▶ [Your objective] Could you retype only the lines from the one containing "this 350×262 image." through the final line of the entries, both included, skipping any images?
══════
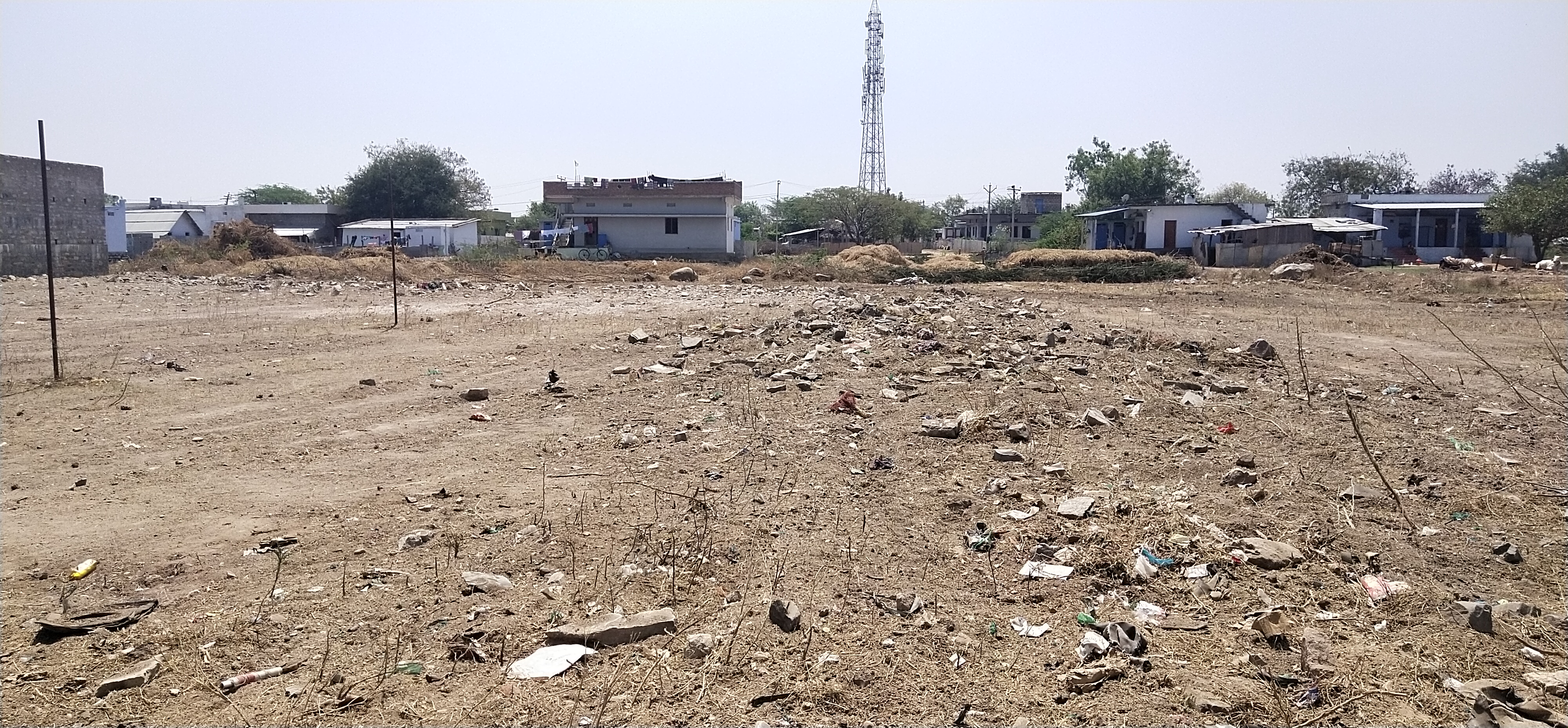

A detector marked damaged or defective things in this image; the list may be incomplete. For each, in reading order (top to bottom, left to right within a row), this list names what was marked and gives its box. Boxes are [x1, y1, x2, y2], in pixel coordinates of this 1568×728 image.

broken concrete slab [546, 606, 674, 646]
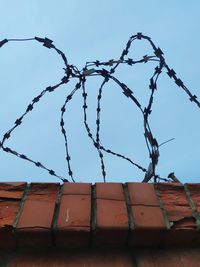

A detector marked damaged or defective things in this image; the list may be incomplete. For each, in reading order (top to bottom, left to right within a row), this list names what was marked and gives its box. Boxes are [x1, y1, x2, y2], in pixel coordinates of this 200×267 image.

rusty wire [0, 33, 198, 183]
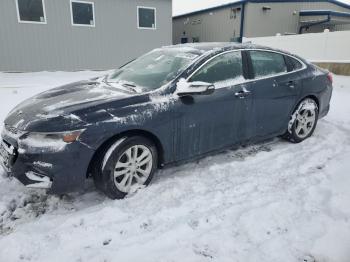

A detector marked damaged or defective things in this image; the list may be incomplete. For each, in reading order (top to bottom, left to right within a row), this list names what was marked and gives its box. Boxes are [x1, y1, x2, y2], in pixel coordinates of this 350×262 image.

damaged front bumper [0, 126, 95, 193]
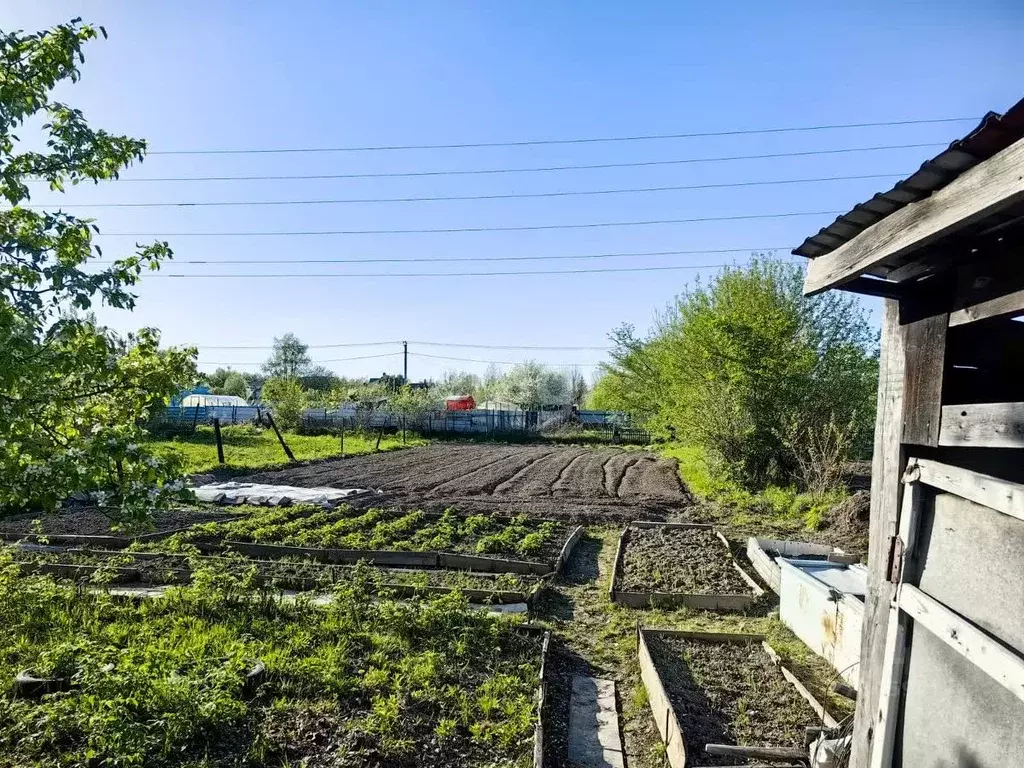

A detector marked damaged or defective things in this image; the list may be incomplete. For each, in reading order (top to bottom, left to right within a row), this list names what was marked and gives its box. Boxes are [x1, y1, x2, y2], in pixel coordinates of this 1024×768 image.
══════
▶ [Written reply]
A detector marked damaged or defective things in this image; the list may be incomplete. For each, in reading order (top to bottom, left to right within a row), this list names what was marked and gives its box. Boxes are [x1, y1, x2, y2], in pixel coordinates of this 350×262 image.

damaged front bumper [0, 126, 95, 193]

A detector marked damaged or defective things in this image; the list may be incomplete. For each, in reading order (top to bottom, left to right within a row), this list names what was marked and gives its box. Boxes are [x1, y1, x2, y2], in pixel coordinates of this 1024×768 image.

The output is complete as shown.